Set exercise ▸
Print the material below word for word, starting at the line that contains "Is (534,232) further" and continuing through the end of the material.

Entries provided ▸
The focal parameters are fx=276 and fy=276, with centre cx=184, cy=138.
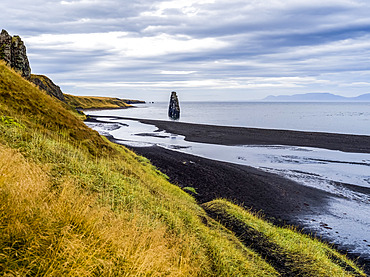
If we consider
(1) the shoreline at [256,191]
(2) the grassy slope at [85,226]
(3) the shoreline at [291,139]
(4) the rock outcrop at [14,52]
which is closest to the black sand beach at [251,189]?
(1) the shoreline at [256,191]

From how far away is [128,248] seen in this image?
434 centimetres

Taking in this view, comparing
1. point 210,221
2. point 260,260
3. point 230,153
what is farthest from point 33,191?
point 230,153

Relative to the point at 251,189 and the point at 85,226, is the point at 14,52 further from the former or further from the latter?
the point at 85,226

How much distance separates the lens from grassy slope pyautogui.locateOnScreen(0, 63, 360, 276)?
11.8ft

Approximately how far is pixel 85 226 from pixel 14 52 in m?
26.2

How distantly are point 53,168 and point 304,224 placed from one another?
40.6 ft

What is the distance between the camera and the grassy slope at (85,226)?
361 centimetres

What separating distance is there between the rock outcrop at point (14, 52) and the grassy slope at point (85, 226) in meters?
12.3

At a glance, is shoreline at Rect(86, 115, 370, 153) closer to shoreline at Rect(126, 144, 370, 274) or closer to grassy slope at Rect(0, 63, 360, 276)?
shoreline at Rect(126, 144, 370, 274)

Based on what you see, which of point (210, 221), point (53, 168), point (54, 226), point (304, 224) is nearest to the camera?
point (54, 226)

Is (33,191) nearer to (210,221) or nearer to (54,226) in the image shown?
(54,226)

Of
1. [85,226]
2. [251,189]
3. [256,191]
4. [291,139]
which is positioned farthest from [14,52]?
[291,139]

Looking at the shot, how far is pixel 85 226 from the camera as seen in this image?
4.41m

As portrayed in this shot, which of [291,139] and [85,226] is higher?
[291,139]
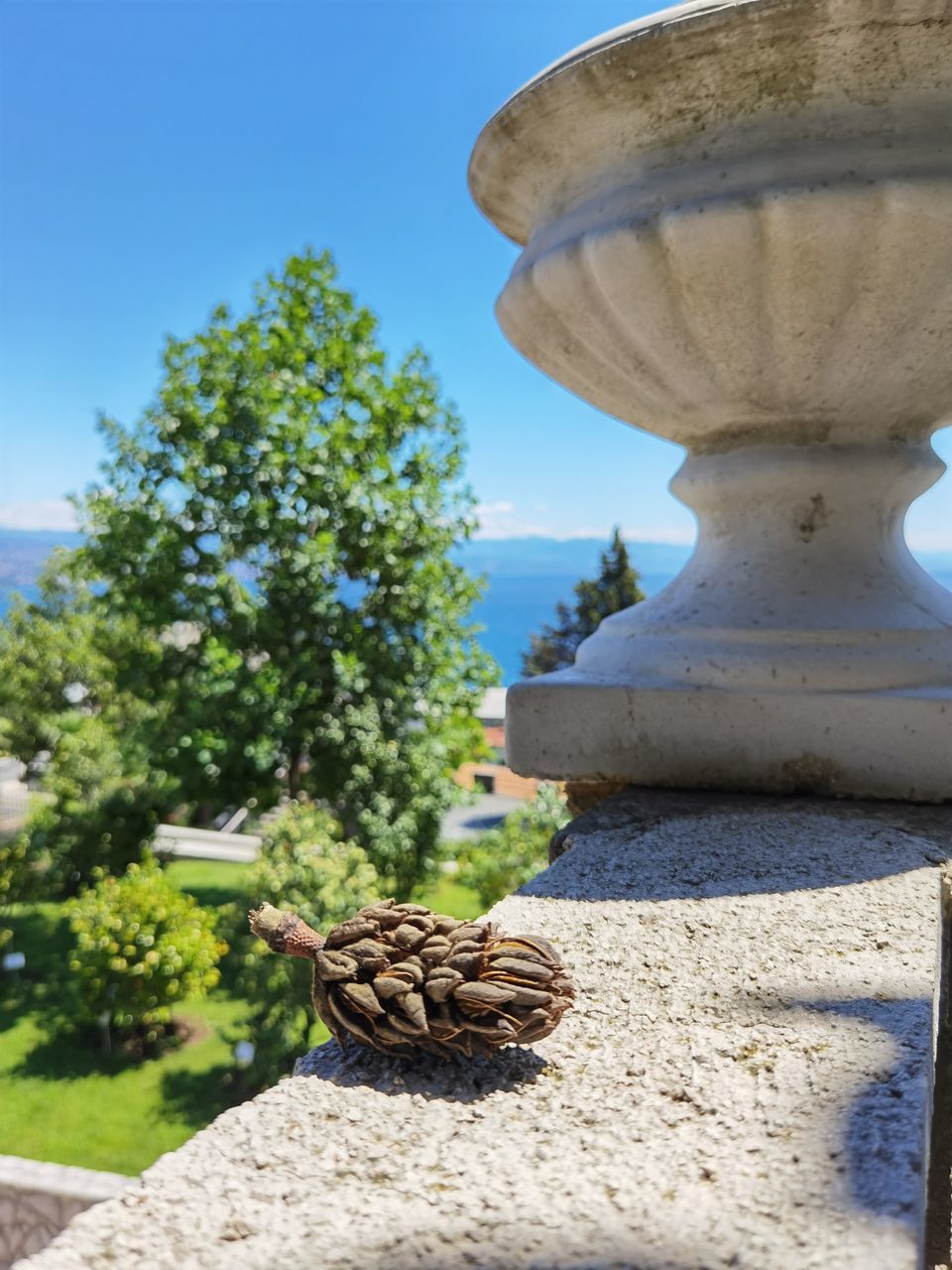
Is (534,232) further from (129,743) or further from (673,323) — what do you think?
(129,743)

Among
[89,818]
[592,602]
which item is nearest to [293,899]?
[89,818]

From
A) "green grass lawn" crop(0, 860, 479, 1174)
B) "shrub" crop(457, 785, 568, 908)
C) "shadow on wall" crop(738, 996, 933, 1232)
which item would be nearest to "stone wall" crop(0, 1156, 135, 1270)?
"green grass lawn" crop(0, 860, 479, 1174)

Reply ▸
Is (534,232) further from (129,743) or further from (673,323) — what do you think?
(129,743)

Among
[89,818]
[592,602]
which item is nearest to [293,899]?
[89,818]

From
A) "green grass lawn" crop(0, 860, 479, 1174)
B) "shrub" crop(457, 785, 568, 908)
C) "shadow on wall" crop(738, 996, 933, 1232)
which item would be nearest to "stone wall" crop(0, 1156, 135, 1270)?
"green grass lawn" crop(0, 860, 479, 1174)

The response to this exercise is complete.